-- SOURCE EXCERPT --
________________

Brand Lessons from the World's Largest Companies

ISBN 9781137389169
Publication Date July 2014
Formats Hardcover Ebook (EPUB) Ebook (PDF) 
Publisher Palgrave Pivot

For the largest oil companies – referred to as Big Oil – branding and brand management are complex, due to the historical negativity surrounding the original Big Oil company – Standard Oil. Even though today's largest oil companies, Exxon Mobil, BP, Royal Dutch Shell, and Chevron, have spent millions on improving their corporate brand image and reputation, negativity continues to surround these firms.

Marketing Big Oil begins with an historical perspective looking at how Big Oil came to be through a series of monumental acquisitions, first through the breakup of Standard Oil in the late 19th century and then with the large mergers and acquisitions in the late 1990s and early 2000s. Robinson analyzes the marketing and corporate branding programs of these oil titans to demonstrate what does and doesn't work, and shows us how even the largest companies sometimes fail to get their message across. He explores the industry's use of social media, mobile e-commerce, advertising, app development, and more.

Mark L. Robinson is Professor of Marketing at Virginia International University, USA; a former marketing and communications executive with both Deloitte's Global Energy and Resources group and ExxonMobil; and President and CEO of Capitol Hill Communications, LLC. He earned his PhD at the International School of Management in New York, USA.

________________

-- DATA EXTRACT --

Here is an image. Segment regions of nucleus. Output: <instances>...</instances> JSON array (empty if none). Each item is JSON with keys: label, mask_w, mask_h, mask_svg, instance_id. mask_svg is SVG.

________________

-- GOAL --
In the Big Oil book description above, retype word for word the stretch that begins with "Brand Lessons from" and ends with "surround these firms.".

-- SOLUTION TO THIS EXERCISE --
Brand Lessons from the World's Largest Companies

ISBN 9781137389169
Publication Date July 2014
Formats Hardcover Ebook (EPUB) Ebook (PDF) 
Publisher Palgrave Pivot

For the largest oil companies – referred to as Big Oil – branding and brand management are complex, due to the historical negativity surrounding the original Big Oil company – Standard Oil. Even though today's largest oil companies, Exxon Mobil, BP, Royal Dutch Shell, and Chevron, have spent millions on improving their corporate brand image and reputation, negativity continues to surround these firms.